Open-Access: This article is an open-access article that was selected by an in-house editor and fully peer-reviewed by external reviewers. It is distributed in accordance with the Creative Commons Attribution NonCommercial (CC BY-NC 4.0) license, which permits others to distribute, remix, adapt, build upon this work non-commercially, and license their derivative works on different terms, provided the original work is properly cited and the use is non-commercial. See: http://creativecommons.org/licenses/by-nc/4.0/
Corresponding author: Hai-Jian Zhang, MD, PhD, Associate Professor, Doctor, Postdoc, Research Center of Clinical Medicine, Affiliated Hospital of Nantong University, 20 West Temple Road, Nantong 226001, Jiangsu Province, China. email@example.com
Received: December 31, 2019
Peer-review started: December 31, 2019
First decision: March 18, 2020
Revised: April 8, 2020
Accepted: April 21, 2020
Article in press: April 21, 2020
Published online: May 14, 2020
As an aggressive malignancy, liver cancer is the fifth leading cause of death from cancer globally. Hepatocellular carcinoma (HCC), the most common type of primary liver cancer, has a poor prognosis, especially when diagnosed at the advanced stages. One of the leading risk factors for HCC is infection with the hepatitis B virus, particularly in East Asia. Although surgical treatment for HCC may be effective in the early stages, the 5-year overall survival (OS) rate is only 50%-70%[4,5]. According to a recent study based on proteomic and phosphoproteomic profiling, early-stage HCC can be further stratified into three subtypes with different clinical outcomes. The third subtype, which is characterized by disrupted cholesterol homeostasis, is associated with the lowest postoperative OS rate and the greatest risk of a poor prognosis[7,8]. Despite global advancement of social development and implementation of the annual physical examination program to increase the diagnosis of patients with early-stage HCC, the proportion of patients with advanced HCC at first diagnosis remains high. Although first-line drugs such as sorafenib and lovatinib were used in the treatment of advanced HCC, the landscape of advanced HCC management was not optimistic until the advent of immunotherapy and the knowledge gained about the molecular pathogenesis of the disease[2,10,11].

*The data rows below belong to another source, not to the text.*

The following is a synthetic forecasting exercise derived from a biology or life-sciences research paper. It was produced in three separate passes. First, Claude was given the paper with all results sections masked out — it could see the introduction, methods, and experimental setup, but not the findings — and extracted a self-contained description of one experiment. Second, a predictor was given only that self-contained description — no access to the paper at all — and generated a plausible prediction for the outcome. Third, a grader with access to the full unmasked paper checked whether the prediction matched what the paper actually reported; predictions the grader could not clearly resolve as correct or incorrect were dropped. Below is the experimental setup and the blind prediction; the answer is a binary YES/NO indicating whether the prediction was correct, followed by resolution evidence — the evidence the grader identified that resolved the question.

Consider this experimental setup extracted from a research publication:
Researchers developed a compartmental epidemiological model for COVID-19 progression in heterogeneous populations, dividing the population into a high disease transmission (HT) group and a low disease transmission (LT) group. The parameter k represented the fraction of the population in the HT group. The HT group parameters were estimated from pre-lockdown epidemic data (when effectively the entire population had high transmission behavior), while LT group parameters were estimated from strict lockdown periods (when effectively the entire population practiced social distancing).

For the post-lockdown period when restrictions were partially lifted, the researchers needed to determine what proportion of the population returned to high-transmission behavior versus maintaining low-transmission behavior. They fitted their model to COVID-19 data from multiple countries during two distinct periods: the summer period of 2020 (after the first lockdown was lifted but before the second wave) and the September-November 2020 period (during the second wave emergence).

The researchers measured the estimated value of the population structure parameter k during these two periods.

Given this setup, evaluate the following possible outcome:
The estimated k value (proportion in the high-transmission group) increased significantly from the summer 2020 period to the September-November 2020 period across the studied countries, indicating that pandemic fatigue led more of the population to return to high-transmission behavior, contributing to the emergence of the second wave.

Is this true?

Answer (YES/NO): YES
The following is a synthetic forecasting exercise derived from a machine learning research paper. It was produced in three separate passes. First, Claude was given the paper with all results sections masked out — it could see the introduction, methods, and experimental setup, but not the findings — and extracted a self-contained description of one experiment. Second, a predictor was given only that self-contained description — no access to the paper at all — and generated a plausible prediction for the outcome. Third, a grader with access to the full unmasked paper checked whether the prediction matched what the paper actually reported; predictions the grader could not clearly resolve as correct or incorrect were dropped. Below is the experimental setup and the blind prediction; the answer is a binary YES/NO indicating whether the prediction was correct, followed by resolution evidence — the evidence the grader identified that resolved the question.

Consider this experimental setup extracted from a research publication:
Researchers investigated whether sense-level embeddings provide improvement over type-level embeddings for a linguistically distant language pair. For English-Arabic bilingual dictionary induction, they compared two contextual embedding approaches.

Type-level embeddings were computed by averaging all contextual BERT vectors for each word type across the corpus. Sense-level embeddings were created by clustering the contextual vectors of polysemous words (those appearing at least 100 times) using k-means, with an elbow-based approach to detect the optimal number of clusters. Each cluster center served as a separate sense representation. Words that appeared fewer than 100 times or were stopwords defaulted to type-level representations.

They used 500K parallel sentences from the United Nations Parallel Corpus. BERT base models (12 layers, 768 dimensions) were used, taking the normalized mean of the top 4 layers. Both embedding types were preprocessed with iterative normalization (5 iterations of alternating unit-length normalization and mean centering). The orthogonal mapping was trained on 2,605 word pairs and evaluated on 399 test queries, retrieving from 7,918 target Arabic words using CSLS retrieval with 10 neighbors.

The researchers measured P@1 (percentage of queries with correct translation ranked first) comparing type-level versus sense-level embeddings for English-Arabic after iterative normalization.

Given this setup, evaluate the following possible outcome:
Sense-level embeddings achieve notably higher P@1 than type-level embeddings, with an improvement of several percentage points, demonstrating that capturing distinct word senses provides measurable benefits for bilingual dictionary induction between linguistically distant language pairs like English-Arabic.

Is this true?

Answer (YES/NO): NO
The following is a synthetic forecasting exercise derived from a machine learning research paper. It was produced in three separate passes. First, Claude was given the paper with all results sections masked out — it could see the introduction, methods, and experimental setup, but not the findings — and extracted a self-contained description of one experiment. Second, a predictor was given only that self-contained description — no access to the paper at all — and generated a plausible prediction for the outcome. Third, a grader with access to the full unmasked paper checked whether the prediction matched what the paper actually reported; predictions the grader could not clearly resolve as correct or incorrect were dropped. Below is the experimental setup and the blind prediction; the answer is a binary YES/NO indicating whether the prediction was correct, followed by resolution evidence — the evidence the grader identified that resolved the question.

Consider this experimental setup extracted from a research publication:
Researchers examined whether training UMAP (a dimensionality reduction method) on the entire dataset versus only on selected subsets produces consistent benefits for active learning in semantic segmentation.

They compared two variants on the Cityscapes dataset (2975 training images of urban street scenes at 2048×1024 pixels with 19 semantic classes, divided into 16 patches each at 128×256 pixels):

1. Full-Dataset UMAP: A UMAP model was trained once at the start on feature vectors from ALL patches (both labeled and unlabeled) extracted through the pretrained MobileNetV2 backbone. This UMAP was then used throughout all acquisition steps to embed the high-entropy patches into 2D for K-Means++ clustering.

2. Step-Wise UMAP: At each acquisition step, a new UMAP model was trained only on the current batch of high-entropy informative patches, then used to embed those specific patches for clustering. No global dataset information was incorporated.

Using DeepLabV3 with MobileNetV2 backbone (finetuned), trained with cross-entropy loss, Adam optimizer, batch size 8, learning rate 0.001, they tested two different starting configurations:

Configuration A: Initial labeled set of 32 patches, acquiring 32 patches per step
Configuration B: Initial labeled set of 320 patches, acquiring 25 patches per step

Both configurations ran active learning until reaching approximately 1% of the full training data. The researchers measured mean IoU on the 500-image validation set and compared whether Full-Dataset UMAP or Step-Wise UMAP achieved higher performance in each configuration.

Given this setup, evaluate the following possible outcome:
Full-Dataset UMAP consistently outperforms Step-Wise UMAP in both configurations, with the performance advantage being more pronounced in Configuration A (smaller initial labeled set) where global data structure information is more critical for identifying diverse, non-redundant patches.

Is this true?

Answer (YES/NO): NO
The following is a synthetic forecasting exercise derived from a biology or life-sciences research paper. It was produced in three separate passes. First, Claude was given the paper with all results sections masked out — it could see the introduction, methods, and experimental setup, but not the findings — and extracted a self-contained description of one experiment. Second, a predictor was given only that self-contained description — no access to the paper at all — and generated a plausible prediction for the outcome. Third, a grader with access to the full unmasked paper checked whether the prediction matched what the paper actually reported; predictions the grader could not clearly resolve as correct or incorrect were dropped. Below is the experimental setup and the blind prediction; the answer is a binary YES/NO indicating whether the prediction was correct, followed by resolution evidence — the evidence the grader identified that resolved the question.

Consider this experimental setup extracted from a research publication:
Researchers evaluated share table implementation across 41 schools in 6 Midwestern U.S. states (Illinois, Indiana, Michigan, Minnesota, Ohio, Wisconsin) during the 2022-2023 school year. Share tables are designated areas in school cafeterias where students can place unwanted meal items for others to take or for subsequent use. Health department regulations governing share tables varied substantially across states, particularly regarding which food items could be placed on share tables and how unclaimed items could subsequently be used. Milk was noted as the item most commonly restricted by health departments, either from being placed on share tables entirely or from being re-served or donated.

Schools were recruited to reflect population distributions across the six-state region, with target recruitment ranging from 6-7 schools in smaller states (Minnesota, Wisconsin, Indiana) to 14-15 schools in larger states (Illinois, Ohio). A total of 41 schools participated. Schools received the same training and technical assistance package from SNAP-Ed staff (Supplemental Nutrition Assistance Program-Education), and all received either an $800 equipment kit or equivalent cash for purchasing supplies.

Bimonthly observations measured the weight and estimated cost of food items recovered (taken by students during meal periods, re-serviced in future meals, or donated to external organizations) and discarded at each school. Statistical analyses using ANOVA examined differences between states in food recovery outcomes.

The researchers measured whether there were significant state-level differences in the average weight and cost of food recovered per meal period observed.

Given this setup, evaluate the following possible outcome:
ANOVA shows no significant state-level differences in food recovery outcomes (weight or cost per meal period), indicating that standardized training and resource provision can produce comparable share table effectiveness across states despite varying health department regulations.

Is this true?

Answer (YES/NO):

HCC is considered to be an immunogenic tumor resulting from diseases that lead to chronic inflammation of the liver. Therefore, immunotherapeutic strategies may represent a key treatment direction for improving the clinical outcomes of patients with HCC[13,14]. In recent years, immune checkpoint inhibitors have emerged as potential drugs with promising therapeutic effects against advanced HCC[15-17]; examples include nivolumab[18-20] or pembrolizumab[21,22] for programmed cell death protein 1 (PD-1) blockade, atezolizumab (MPDL3280A) for programmed cell death-ligand 1 blockade[23,24], and ipilimumab for cytotoxic T-lymphocyte-associated protein 4 blockade. Of course, the combination of different immunotherapies or of immunotherapies with conventional therapeutic approaches may provide synergistic effects and facilitate the development of personalized medicine[16,26]. However, the molecular mechanisms underlying HCC immune escape remain poorly un-derstood[27-29].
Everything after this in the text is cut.